Big arrays with cuda?

Hi. I have a problem. I try to make FFT on Cuda. It seems very promising. But I can’t do FFT on big arrays. For me 3D fft limit was 128x128x64 complex points. How to make FFT on Cuda with very big arrays? like 512x512x512? Is it possible? Does anyone know how?
Thank you.

I’m gonna raise this issue to the top of the queue! Hopefully someone will answer :rolleyes:

I’m a complete noob to GPU programming and I’m mostly programming in python at the moment. I managed to get Bogdan Opanchuk’s pyfft demo at

up and running on my Dell latitude D830 laptop. I can increase the size of a 2D FFT to 2048 x 2048 before the GPU card (NVIDIA Quadro 140M ? if I remember correctly) runs out of memory. However what should I do if I want to FFT bigger arrays (4096 x 4096 and counting). There doesn’t seem to be any advice on the Net about this situation, although it must be fairly common. I know that I can probably shuffle the data from CPU memory to GPU memory 1 row/column at a time and do the FFT by FFTing all rows, followed by all columns but I would think that all this memory management would slow things down and I’m just better off using the numpy built-in FFT routines, which sit on top of FFTPACK if I remember correctly. I’d appreciate any advice that people might have.
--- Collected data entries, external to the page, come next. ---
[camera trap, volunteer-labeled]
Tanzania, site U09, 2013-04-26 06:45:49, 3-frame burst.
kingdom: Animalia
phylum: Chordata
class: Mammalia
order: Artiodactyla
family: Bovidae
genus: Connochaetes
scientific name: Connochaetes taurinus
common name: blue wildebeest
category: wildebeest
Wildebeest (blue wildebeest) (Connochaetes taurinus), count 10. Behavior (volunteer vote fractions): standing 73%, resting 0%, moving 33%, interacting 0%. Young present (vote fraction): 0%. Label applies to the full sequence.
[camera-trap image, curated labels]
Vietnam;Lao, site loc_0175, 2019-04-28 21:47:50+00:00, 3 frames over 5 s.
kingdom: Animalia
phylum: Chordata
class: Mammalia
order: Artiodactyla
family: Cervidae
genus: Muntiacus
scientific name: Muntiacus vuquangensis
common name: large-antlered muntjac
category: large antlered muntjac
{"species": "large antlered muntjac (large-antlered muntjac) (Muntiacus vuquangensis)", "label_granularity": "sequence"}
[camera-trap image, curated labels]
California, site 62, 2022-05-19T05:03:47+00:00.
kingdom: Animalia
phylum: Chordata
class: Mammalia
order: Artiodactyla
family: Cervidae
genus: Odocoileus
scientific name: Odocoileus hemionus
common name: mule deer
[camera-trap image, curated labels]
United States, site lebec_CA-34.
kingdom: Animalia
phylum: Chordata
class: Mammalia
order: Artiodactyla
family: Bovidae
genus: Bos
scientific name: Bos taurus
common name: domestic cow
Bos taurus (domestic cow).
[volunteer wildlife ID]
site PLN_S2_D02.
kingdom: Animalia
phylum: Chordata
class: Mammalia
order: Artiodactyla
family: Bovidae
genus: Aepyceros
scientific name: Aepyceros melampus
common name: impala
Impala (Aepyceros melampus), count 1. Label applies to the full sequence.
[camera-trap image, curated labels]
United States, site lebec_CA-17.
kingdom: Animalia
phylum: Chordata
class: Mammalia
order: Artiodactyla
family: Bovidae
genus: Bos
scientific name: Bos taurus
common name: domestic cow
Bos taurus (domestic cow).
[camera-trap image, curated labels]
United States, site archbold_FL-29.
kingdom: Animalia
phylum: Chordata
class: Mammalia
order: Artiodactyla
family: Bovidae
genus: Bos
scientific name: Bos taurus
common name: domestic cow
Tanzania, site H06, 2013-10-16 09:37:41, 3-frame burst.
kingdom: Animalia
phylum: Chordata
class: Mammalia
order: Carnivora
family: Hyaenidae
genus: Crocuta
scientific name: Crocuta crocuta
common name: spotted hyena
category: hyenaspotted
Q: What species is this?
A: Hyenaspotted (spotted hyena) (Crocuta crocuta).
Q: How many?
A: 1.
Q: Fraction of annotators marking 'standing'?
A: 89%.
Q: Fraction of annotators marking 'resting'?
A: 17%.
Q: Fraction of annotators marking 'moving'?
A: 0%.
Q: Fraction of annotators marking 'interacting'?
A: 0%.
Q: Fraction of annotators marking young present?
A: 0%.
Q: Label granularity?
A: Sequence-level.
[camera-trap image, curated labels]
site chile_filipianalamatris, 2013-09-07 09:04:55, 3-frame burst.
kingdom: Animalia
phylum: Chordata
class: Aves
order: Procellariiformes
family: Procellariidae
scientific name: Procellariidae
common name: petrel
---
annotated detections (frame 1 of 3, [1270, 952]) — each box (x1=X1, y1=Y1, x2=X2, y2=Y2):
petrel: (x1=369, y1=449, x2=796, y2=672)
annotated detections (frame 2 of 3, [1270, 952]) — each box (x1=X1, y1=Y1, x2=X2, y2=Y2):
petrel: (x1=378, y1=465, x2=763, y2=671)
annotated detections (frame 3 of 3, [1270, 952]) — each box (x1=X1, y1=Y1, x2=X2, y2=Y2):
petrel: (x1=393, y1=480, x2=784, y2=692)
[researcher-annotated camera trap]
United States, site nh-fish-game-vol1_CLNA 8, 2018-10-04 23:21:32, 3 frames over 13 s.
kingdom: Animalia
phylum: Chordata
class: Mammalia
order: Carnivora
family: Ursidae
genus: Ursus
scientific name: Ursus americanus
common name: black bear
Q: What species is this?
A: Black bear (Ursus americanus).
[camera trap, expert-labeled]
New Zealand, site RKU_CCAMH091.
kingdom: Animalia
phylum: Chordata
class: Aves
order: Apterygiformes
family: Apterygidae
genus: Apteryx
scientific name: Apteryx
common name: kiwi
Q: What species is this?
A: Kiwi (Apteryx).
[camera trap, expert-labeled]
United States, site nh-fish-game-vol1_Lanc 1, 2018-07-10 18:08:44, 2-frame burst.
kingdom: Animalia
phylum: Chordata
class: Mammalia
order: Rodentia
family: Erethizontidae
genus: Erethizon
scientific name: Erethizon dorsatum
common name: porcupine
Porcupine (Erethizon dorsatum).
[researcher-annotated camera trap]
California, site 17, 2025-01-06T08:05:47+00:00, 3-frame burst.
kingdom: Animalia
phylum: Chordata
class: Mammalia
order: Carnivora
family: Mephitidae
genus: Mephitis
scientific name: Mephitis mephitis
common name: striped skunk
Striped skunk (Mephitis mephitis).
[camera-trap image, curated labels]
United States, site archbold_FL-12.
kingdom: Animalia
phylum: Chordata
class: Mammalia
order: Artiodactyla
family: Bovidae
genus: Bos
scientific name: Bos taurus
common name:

From a quick check, your Dell Latitude has a Quadro NVS 140M with 256Mb of memory.

4096 x 4096 x 8 bytes = 128 Mbytes, so it’s not surprising you can’t run FFTs that big (given that there’s some temporary storage required).

I’m not at FFT expert but presumably it is possible to decompose big FFTs into several smaller ones. Since the FFT is pretty compute-intensive you should still be able to get a good speedup even with the extra transfers (especially if you can overlap them with the computaiton). Sounds like a nice project to layer on top of CUFFT?